Sundance Keeper, who's named after Robert Redford in the movie "Butch Cassidy and the Sundance Kid", owns a company (Sundance Construction), that has 100 employees, 10 of them women. And he decided to put together an all-female crew headed by his sister, Angelina, to show that there are not gender boundaries to this job.
"People need to know that really all it takes is motivation," Sundance said. "And anybody can do this."
"I thought it was cool," said construction worker Jennifer Lay when she heard that she would be part of the all-female crew.
"Let's do this," added co-worker Tara Aliff.
"I thought it was a good idea," Lay added. "It was kind of a chance for us to prove ourselves."
And they admit they do feel the pressure to do well. None of them (except for Angelina) have more than two years experience in construction coming from very different types of jobs.
"I was working at Daylight Doughnuts," said Laura Maylee.
"Lot of hospitality jobs," said Lay.
"Telemarketer.

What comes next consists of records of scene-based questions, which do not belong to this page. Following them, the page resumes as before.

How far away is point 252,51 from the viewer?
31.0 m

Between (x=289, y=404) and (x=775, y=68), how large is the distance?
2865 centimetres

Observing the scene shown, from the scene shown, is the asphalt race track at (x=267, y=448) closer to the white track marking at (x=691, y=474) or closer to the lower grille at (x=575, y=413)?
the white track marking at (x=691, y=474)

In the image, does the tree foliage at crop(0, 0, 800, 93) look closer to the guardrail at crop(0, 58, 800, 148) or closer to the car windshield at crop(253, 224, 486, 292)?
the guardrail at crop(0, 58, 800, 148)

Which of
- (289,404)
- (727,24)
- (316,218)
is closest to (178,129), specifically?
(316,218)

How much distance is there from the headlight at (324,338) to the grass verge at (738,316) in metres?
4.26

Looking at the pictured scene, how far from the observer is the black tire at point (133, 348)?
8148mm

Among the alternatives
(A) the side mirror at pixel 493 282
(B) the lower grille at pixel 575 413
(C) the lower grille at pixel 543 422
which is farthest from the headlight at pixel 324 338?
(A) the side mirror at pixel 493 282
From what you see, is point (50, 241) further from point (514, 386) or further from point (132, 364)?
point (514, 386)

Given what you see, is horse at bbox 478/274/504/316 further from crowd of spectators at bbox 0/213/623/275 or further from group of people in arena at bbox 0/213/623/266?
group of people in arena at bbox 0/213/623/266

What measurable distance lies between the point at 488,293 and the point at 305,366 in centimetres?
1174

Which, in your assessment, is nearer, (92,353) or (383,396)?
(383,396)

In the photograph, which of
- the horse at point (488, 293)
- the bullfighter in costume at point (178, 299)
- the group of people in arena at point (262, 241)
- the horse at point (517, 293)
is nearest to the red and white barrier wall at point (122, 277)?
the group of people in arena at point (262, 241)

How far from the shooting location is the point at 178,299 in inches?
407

Waitress," added Amanda Pratt.
But they have no fear of the challenge of succeeding in a male-dominated world.
"Anything you can do I can do better," Lay said with a smile. "I hate to say that but..."
Being with an all-female crew is a little different.
"We like to dance every now and then," Aliff explained.
And Sundance notices a difference in women's work habits.
"They're more detail-oriented," he said.
And the proof is in the pudding.
"Look at these walls," Maylee said proudly. "They're up. We're getting it done."
The crew says the old stereotype of construction crews whistling and harassing women is not something they've experienced and that for the most part, they're accepted.
"Every once in a while there will be somebody treat you different because you're a woman," Angelina said. "But that's just one person in a great while."
Sundance said he's only notice an increase in women in construction in the last decade and the number is still small.
And as for the future growth of women in this field?
The jury is still out.
"The truth is I don't think this line of work is for a lot of women because it's physically hard and the weather is awful whether it's hot or it's cold," Pratt said. "But there's something about this. I love it. I'm just kind of a weird one. I feel like we're all kinda weird ones."